TF 2C_222/2023 du 19 janvier 2024
Marchés publics; recevabilité du recours en matière de droit public; question juridique de principe; art. 83 LTF; 27 LPM
Recevabilité du recours en matière de droit public (art. 83 let. f LTF) – Dans le domaine des marchés publics, le recours en matière de droit public n’est recevable qu’à la double condition que la décision attaquée soulève une question juridique de principe (ch. 1) et que la valeur estimée du marché à adjuger ne soit pas inférieure à la valeur-seuil déterminante visée à l’art. 52 al. 1 de la Loi fédérale du 21 juin 2019 sur les marchés publics (LMP) (consid. 1.1). En l’espèce, la valeur-seuil, fixée à CHF 2 millions pour les travaux de construction commandés par des entreprises publiques ou privés assurant, comme les CFF, un service public, est atteinte (consid. 1.2).
Question juridique de principe – Rappel des principes (consid. 1.3). En l’espèce, ne constituent pas des questions juridiques de principe :
- la question de savoir si les critères d’aptitude ou de qualification auxquels doivent satisfaire les soumissionnaires à un marché public doivent obligatoirement apparaître - directement et expressément - dans l’appel d’offres publié sur simap.ch pour pouvoir conduire à une exclusion de la procédure de passation. Pour le TF, le texte clair de l’art. 27 LMP permet de répondre à la question par la négative. En outre, il rappelle que les prescriptions contenues dans les documents d’appel d’offres dont l’importance est identifiable ne peuvent en principe être contestées que dans le cadre d’un recours immédiat contre l’appel d’offres (consid. 1.5.1).
- la question de savoir si l’exclusion en raison du non-respect d’un seul et unique critère d’aptitude ou de qualification est possible. En l’occurrence, il s’agit en réalité de vérifier si l’exclusion représenterait une sanction disproportionnée, soit de contrôler la bonne application du droit et non de répondre à une question juridique de principe.

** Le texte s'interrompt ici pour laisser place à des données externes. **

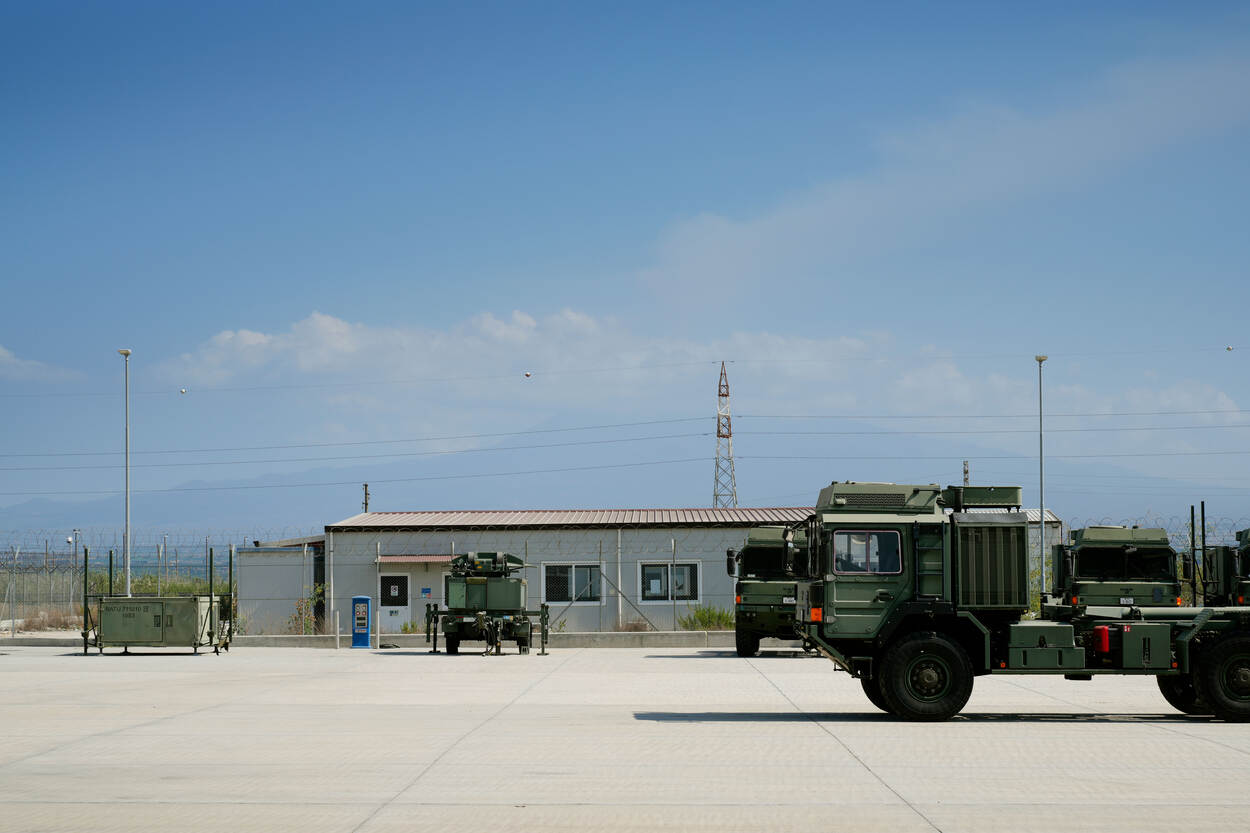 Er komt rook uit de Etna, met op de voorgrond een voertuig van de NISRF op en verder lege parkeerplaats.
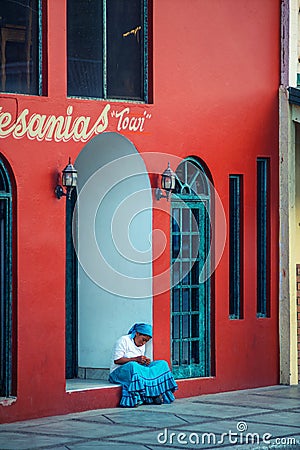 Native lonely Indigenous lady in traditional colorful dress with a beautiful house, in Mexico, America Editorial Stock Photo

De plus, la jurisprudence fédérale souligne depuis longtemps et de manière constante que les entreprises soumissionnaires qui ne remplissent pas un ou plusieurs critères d’aptitude ou de qualification fixés par l’autorité adjudicatrice peuvent voir leur offre exclue d’emblée (consid. 1.5.2).
- la question de savoir si un pouvoir adjudicateur, comme les CFF, peut laisser un soumissionnaire dans l’erreur, après s’être aperçu que celui-ci avait manifestement mal compris un critère de qualification et l’exclure ultérieurement en raison de fausses indications découlant de ce malentendu. Pour le TF, la question n’aurait pas d’influence pour le sort du litige, puisque le consortium avait en l’espèce parfaitement saisi toutes les exigences auxquelles son offre aurait dû répondre (consid. 1.5.3).
- la question de savoir si un pouvoir adjudicateur peut nier l’aptitude d’un soumissionnaire en retenant que certains de ses collaborateurs ne satisfont pas aux exigences de qualification minimales, sans se renseigner auprès des personnes de référence indiquées dans l’offre, mais uniquement auprès d’autres tiers. A nouveau, il s’agit, d’une question nullement pertinente pour l’issue du litige d'espèce, puisqu’il est admis que la personne n’avait jamais assumé de fonction similaire auparavant, contrairement aux exigences de l’appel d’offres (consid. 1.5.4).